Anyone who spent even a few seconds glancing at the Canucks’ defensive depth chart knew that the depth defencemen on the team were going to have some trouble making the roster. And anyone who spent a few seconds glancing at the team’s cap situation knew that players making more money than they were worth would have a black mark against them. At that junction of depth defenceman avenue and earns more than he’s worth street sits Shane O’Brien, who was waiver earlier today, along with Darcy Hordichuk.

It’s been a rocky road for O’Brien. He broke into the league as a tough defenceman who was willing to fight, a guy who might have evolved into a relatively high-end shutdown player. Certainly that’s what Tampa Bay was hoping for, back when they allowed Brian Burke to extract a first round pick from them in exchange for O’Brien’s rights. Eventually Tampa Bay sent to Vancouver in exchange for not much (Lukas Krajicek), and it’s been mostly downhill since then, with O’Brien making strange comments to the press and facing discipline from the team.

Entering training camp as the likely sixth defenceman, O’Brien didn’t clearly outplay the much cheaper Andrew Alberts, and since $1.6 million is a heavy chunk of change for a seventh defenceman, he finds himself on waivers.
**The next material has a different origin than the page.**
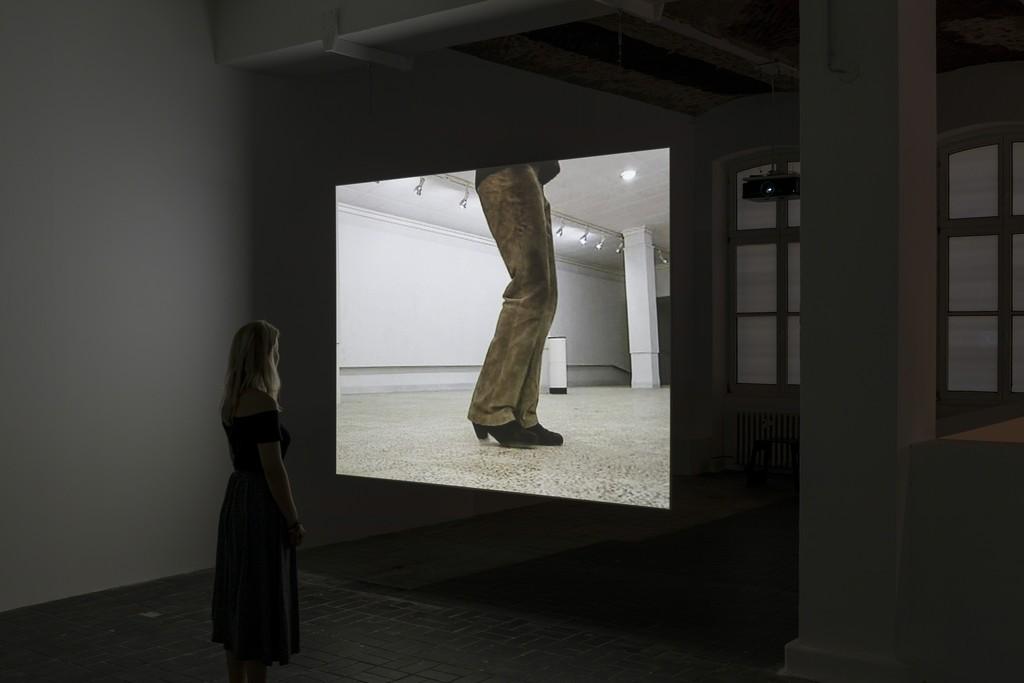 Hiwa K, Moon Calendar, Iraq, 2007, Ein-Kanal SD Video / Single-channel SD Video, Installationsansicht / Installation view, KW Institute for Contemporary Art, 2017, Foto / Photo: Frank Sperling.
While he’s still a capable third-pairing guy, the problems of the last few years combined with his cap hit make me wonder if there’s a team out there willing to claim him, particularly given that most clubs are healthy this time of year and struggling to make cuts as it is.
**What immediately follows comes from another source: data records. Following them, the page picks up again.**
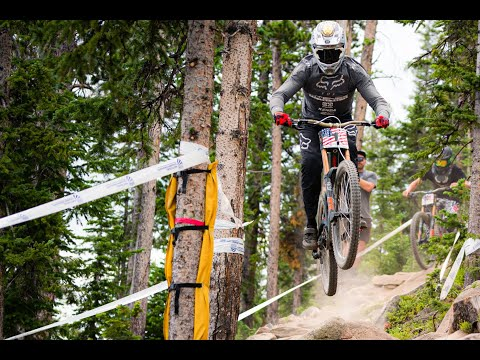 Video: Neko Mulally Defends His Sleeve at US National Champs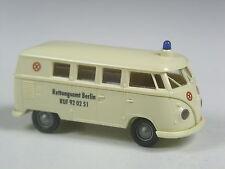 echt alt: Brekina VW T1 Bus Rettungsamt Berlin in OVP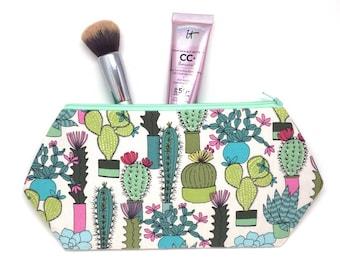 Cactus Zipper Pouch, Cactus Toiletry Bag, Best Makeup Storage, Cactus Makeup Bag, Cactus Tote Bag, Makeup Brush Holder, Waterless Plants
Also waived was Darcy Hordichuk, who makes decent money for a fighter ($775,000 this season) without other redeeming skills. The Canucks have other options – Rick Rypien is still with the team, and Tanner Glass is a willing combatant, cheaper, and probably has a better chance of contributing on the ice than Hordichuk. That doesn’t mean somebody else won’t take a chance on Hordichuk – after all, there always seem to be teams looking for fighters – but he clearly wasn’t an ideal fit for the Canucks.

All in all, both these moves strike me as perfectly sensible.